Error when exporting PyTorch model "NOT IMPLEMENTED: Order of dimensions of input cannot be interpreted"

JCame.3 · ‎2023-04-03

I am using the STM32Cube.AI Developer Cloud to convert my ONNX model that I built using PyTorch.

Here is my export code:

input_size = [1, 8, 1000]
 
        x = torch.randn(input_size)
 
        onnx_folder_path = 'onnx_models/'
        if not os.path.isdir(onnx_folder_path):
            os.mkdir(onnx_folder_path)
        onnx_filename = "{}{}.onnx".format(onnx_folder_path, filename)
 
        torch.onnx.export(model,  # model being run
                          x,  # model input (or a tuple for multiple inputs)
                          onnx_filename,  # where to save the model (can be a file or file-like object)
                          # export_params=True,  # store the trained parameter weights inside the model file
                          opset_version=11,  # the ONNX version to export the model to
                          # do_constant_folding=True,  # whether to execute constant folding for optimization
                          input_names=['input_1'],  # the model's input names
                          output_names=['output_1'],  # the model's output names
                          )

And my model code:

class Custom1DCNN(nn.Module):
    def __init__(self, n_input=128, n_output=7, n_channel=8, pretrained=None):
        super().__init__()
 
        input_0 = n_channel
        input_1 = n_input
        input_2 = n_input // 4
        input_3 = n_input // 8
 
        self.conv1 = nn.Conv1d(input_0, input_1, kernel_size=3)
        self.bn1 = nn.BatchNorm1d(input_1)
 
        self.conv2 = nn.Conv1d(input_1, input_2, kernel_size=3)
        self.bn2 = nn.BatchNorm1d(input_2)
 
        self.conv3 = nn.Conv1d(input_2, input_3, kernel_size=3)
        self.bn3 = nn.BatchNorm1d(input_3)
 
        self.avgpool = nn.AdaptiveAvgPool1d(1)
 
        self.fc1 = nn.Linear(input_3, n_output)
 
        self.activation = nn.ReLU()
 
        if pretrained is not None:
            self.load_pretrained(pretrained)
            self.is_pretrained = True
        else:
            self.is_pretrained = False
 
    def forward(self, x):
        x = self.conv1(x)
        x = self.bn1(x)
        x = self.activation(x)
 
        x = self.conv2(x)
        x = self.bn2(x)
        x = self.activation(x)
 
        x = self.conv3(x)
        x = self.bn3(x)
        x = self.activation(x)
 
        x = self.avgpool(x)
        x = x.permute(0, 2, 1)
        x = self.fc1(x)
        x = x.flatten(1)
        x = F.softmax(x, dim=1)
 
        return x

I am getting the following error:

>>> stm32ai validate --model exported_1d_cnn_input_1000.onnx --workspace workspace --output output --allocate-inputs --allocate-outputs --relocatable --compression none --optimization balanced
Neural Network Tools for STM32AI v1.6.0 (STM.ai v7.3.0-RC5)
NOT IMPLEMENTED: Order of dimensions of input cannot be interpreted

I would appreciate guidance because this is blocking my research.

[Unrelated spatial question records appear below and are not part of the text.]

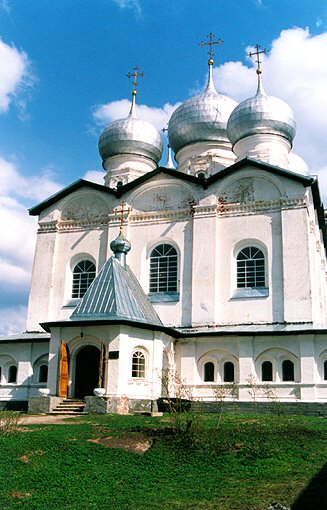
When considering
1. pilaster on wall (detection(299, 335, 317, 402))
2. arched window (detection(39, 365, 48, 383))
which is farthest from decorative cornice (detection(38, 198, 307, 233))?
arched window (detection(39, 365, 48, 383))

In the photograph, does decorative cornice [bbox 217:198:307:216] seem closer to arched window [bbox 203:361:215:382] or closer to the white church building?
the white church building

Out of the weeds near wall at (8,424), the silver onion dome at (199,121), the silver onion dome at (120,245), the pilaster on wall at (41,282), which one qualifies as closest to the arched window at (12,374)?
the pilaster on wall at (41,282)

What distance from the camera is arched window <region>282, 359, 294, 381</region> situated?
17156 mm

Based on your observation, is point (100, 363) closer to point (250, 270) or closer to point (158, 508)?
point (250, 270)

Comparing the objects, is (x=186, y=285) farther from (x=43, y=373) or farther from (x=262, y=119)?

fauvarque.daniel · ‎2023-10-03

Sorry for the late answer, the problem has been fixed in X-CUBE-AI 8.1 and now the model can be analyzed and validated

Neural Network Tools for STM32 family v1.7.0 (stm.ai v8.1.0-19520)

Setting validation data...
generating random data, size=10, seed=42, range=(0, 1)
I[1]: (10, 1, 8, 1000)/float32, min/max=[0.000, 1.000], mean/std=[0.500, 0.288], input_1
No output/reference samples are provided
Copying the AI runtime files to the user workspace: C:\Users\fauvarqd\Downloads\stm32ai_ws\inspector_network\workspace

Exec/report summary (validate)
-------------------------------------------------------------------------------------
model file : C:\Users\fauvarqd\Downloads\exported_1d_cnn_input_1000.onnx
type : onnx
c_name : network
compression : lossless
optimization : balanced
workspace dir : C:\Users\fauvarqd\Downloads\stm32ai_ws
output dir : C:\Users\fauvarqd\Downloads\stm32ai_output
model_fmt : float
model_name : exported_1d_cnn_input_1000
model_hash : 294ebca9dfef0693515b87f952908f4d
params # : 17,191 items (67.15 KiB)
-------------------------------------------------------------------------------------
input 1/1 : 'input_1' (domain:user/)
: 8000 items, 31.25 KiB, ai_float, float, (1,1,8,1000)
output 1/1 : 'output_1' (domain:user/)
: 7 items, 28 B, ai_float, float, (1,7)
macc : 17,031,315
weights (ro) : 68,764 B (67.15 KiB) (1 segment)
activations (rw) : 512,160 B (500.16 KiB) (1 segment)
ram (total) : 544,188 B (531.43 KiB) = 512,160 + 32,000 + 28
-------------------------------------------------------------------------------------

Running the STM AI c-model (AI RUNNER)...(name=network, mode=x86)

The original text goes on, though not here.